In the records below, locate the line containing "From this snapshot, given", then extract it and all following lines exactly, ending with the last line.

======== PROVIDED RECORDS

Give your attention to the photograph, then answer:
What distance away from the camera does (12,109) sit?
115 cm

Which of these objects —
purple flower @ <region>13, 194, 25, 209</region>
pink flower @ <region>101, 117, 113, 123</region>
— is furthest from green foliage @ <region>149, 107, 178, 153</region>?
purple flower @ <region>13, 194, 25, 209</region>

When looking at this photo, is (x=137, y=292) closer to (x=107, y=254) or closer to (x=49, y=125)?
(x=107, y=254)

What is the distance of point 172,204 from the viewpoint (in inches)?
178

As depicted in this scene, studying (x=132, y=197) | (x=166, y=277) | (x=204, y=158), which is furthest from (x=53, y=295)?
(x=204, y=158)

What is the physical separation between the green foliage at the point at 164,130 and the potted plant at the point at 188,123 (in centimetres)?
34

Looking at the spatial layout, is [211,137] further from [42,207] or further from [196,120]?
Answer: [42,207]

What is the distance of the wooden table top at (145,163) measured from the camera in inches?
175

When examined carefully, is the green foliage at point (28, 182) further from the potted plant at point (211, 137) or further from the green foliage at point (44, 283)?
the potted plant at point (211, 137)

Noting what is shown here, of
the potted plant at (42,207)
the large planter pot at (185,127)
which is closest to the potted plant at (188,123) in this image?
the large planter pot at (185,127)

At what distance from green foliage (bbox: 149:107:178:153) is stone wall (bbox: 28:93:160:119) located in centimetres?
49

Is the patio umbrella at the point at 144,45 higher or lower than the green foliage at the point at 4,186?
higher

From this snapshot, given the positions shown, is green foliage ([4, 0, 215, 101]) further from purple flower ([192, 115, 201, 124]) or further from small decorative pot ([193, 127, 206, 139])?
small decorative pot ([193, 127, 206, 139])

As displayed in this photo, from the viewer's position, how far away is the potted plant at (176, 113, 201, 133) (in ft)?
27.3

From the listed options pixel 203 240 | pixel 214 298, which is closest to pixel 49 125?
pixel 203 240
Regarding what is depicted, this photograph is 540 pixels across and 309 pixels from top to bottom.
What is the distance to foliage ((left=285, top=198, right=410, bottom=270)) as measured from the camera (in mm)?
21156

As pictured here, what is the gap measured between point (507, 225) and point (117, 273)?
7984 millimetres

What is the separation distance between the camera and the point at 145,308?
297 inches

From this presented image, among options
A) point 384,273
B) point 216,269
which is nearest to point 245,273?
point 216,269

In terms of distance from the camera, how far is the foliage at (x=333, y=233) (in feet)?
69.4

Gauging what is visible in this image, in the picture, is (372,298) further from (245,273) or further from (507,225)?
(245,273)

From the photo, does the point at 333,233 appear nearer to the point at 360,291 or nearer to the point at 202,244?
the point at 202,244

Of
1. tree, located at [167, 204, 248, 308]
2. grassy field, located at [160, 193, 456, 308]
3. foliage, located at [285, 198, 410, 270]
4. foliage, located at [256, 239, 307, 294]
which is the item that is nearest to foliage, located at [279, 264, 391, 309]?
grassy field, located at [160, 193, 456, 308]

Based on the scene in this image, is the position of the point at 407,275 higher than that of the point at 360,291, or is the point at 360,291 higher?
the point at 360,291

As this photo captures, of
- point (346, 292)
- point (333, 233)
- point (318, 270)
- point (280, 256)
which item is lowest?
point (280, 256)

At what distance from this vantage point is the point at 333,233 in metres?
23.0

================

RESPONSE BELOW:
From this snapshot, given the positions shown, is green foliage ([4, 0, 215, 101]) further from purple flower ([192, 115, 201, 124]) or further from small decorative pot ([193, 127, 206, 139])?
small decorative pot ([193, 127, 206, 139])

As displayed in this photo, from the viewer's position, how far away is the potted plant at (176, 113, 201, 133) (in ft)?
27.3

From the listed options pixel 203 240 | pixel 214 298, which is closest to pixel 49 125?
pixel 203 240
Regarding what is depicted, this photograph is 540 pixels across and 309 pixels from top to bottom.
What is the distance to foliage ((left=285, top=198, right=410, bottom=270)) as measured from the camera (in mm)?
21156

As pictured here, what is the gap measured between point (507, 225) and point (117, 273)?
7984 millimetres

What is the separation distance between the camera and the point at 145,308?
297 inches

From this presented image, among options
A) point 384,273
B) point 216,269
which is nearest to point 245,273?
point 216,269

In terms of distance from the camera, how far is the foliage at (x=333, y=233) (in feet)?
69.4

Gauging what is visible in this image, in the picture, is (372,298) further from (245,273) or further from (507,225)?
(245,273)

From the photo, does the point at 333,233 appear nearer to the point at 360,291 or nearer to the point at 202,244?
the point at 202,244

Of
1. tree, located at [167, 204, 248, 308]
2. grassy field, located at [160, 193, 456, 308]
3. foliage, located at [285, 198, 410, 270]
4. foliage, located at [256, 239, 307, 294]
which is the item that is nearest to foliage, located at [279, 264, 391, 309]?
grassy field, located at [160, 193, 456, 308]

Based on the scene in this image, is the position of the point at 407,275 higher than that of the point at 360,291, or is the point at 360,291 higher?
the point at 360,291

As this photo captures, of
- point (346, 292)
- point (333, 233)
- point (318, 270)
- point (280, 256)
which item is lowest?
point (280, 256)

At what distance from this vantage point is the point at 333,233 in metres?
23.0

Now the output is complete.